Orange 21 Inc. Reports Financial Results for the Three Months Ended September 30, 2011; Announces Investor Conference Call


CARLSBAD, CA--(Marketwire - Nov 14, 2011) - Orange 21 Inc. (OTCBB: ORNG) today announced financial results for the quarter ended September 30, 2011.

Net sales increased by $2.3 million, or 33%, to $9.2 million for the three months ended September 30, 2011, compared to $6.9 million on a "pro forma" basis for the three months ended September 30, 2010. "Pro forma" numbers exclude the net sales from our LEM, S.r.l. subsidiary that we sold effective December 31, 2010. Sales of core SPY® products increased by $1.6 million and closeout sales, the vast majority of which were from our licensed brands, increased by $0.7 million. Net sales for the three months ended September 30, 2010, including the net sales from LEM, were reported as $8.2 million.

Net sales increased by $2.2 million, or 10%, to $24.9 million for the nine months ended September 30, 2011, compared to $22.7 million on a "pro forma" basis for the nine months ended September 30, 2010. Sales of core SPY® products increased by $1.6 million, closeout sales of our SPY® products decreased by $0.5 million, and sales of our licensed brands, the vast majority of which were closeout sales, increased by $1.1 million. Net sales for the nine months ended September 30, 2010, including the net sales from LEM, were reported as $26.0 million.
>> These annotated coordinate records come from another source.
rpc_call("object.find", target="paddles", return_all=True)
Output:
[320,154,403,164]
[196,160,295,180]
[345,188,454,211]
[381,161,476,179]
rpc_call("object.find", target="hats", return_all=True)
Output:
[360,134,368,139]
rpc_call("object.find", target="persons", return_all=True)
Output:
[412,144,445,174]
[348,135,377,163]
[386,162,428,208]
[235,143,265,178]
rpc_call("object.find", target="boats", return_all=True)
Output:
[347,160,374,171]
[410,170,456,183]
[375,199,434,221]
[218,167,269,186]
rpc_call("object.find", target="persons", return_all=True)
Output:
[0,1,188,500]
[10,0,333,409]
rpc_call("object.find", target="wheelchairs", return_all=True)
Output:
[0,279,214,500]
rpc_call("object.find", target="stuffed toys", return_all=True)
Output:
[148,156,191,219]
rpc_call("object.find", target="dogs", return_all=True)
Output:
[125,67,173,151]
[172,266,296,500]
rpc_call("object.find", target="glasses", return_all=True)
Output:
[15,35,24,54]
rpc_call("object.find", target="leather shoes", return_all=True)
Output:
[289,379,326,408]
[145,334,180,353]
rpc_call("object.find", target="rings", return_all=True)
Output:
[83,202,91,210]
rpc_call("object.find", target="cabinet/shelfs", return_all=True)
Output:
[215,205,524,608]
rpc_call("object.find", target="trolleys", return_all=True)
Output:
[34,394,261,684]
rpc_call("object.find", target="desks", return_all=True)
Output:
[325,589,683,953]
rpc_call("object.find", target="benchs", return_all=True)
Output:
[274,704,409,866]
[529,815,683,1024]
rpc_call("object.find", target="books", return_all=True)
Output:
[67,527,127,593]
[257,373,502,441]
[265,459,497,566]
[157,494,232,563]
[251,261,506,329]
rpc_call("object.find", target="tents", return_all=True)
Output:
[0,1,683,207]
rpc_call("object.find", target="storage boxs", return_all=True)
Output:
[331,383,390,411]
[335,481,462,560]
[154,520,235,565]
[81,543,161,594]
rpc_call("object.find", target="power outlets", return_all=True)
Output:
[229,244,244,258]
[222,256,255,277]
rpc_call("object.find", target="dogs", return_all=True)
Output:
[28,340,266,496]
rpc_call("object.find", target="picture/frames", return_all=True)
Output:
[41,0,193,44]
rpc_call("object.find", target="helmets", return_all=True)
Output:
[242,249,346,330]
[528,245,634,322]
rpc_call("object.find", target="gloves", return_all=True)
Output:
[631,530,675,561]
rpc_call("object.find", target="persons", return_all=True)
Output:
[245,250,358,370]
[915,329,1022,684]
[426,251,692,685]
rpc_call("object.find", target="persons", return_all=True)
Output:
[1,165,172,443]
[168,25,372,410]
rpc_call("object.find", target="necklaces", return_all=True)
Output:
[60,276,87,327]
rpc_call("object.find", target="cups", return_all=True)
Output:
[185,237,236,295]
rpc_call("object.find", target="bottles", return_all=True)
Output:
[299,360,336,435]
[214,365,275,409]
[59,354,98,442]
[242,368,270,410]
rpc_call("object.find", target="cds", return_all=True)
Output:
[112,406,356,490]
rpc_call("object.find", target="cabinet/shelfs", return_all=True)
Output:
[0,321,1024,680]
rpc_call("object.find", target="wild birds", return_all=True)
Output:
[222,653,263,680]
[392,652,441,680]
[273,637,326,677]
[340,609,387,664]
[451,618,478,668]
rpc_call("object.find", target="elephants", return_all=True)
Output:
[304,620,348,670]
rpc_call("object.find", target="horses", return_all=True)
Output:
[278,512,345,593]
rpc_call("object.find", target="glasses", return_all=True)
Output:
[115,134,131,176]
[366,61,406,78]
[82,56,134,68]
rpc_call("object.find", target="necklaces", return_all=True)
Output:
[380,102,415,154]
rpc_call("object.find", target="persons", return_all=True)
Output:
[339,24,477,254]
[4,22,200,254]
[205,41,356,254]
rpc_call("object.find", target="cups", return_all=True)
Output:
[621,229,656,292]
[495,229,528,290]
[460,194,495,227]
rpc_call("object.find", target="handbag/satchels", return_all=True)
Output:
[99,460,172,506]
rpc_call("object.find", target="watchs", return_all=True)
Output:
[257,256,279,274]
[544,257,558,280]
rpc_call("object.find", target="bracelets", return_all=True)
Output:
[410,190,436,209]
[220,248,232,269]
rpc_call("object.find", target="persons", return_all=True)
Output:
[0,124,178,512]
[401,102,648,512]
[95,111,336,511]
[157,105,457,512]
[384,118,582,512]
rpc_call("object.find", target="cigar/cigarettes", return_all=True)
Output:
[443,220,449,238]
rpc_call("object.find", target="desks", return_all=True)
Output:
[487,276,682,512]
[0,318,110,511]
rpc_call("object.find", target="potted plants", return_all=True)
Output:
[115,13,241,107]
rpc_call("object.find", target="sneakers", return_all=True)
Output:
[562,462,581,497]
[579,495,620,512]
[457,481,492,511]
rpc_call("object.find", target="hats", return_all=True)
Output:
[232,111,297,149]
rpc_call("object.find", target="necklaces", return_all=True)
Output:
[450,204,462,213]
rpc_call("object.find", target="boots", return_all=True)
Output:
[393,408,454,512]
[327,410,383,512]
The Company incurred a net loss of $3.0 million for the three months ended September 30, 2011 compared to a net loss of $0.9 million for the three months ended September 30, 2010. The net loss for the three months ended September 30, 2011 included the impact of lower gross margin as a percent of sales due to increased inventory reserves of approximately $0.7 million related to our licensed brands and significant closeout sales of licensed brands at no or low margin, as well as increased sales and marketing spending related to the core SPY® products.

"We are very pleased with the growth that we generated this quarter, particularly in our core SPY® products which had nice growth in both goggles and sunglasses, in North America and internationally. This is especially encouraging following the significant decline the Company had in the first quarter of the year," said Orange 21 President Michael Marckx. "Our new team's focus on the marketing, product development and sales programs to leverage the core SPY® brand appears to be gaining traction on many fronts."

Carol Montgomery, Orange 21's Chief Executive Officer, added: "Improvements to internal systems and processes, increased clarity of goals and development of the organization these past few months have strengthened our ability to succeed and grow."

The 2010 "pro forma" net sales amounts described above exclude $1.3 million and $3.3 million during the three and nine month periods ended September 30, 2010, respectively, of sales products manufactured for third party customers rather than for the Company by its former Italian manufacturing subsidiary, LEM. LEM was sold on December 31, 2010. As such LEM's operations were not included in the Company's consolidated results for the three or nine month periods ended September 30, 2011. However, LEM sales remain included in our consolidated results for the three and nine month periods ended September 30, 2010. Set forth below are "pro forma" financial tables which present our operating results for the three and nine months ended September 30, 2010, as if we did not own LEM during those periods.

Investor Conference Call:
We invite you to join us for an investor conference call on Wednesday, November 16, 2011, at 1:30 p.m. PST. The dial-in number for the call in North America is 1-866-770-7125 and 1-617-213-8066 for international callers. The participant pass code is 41186689. The call will also be webcast live on the Internet and can be accessed by logging on at www.orangetwentyone.com.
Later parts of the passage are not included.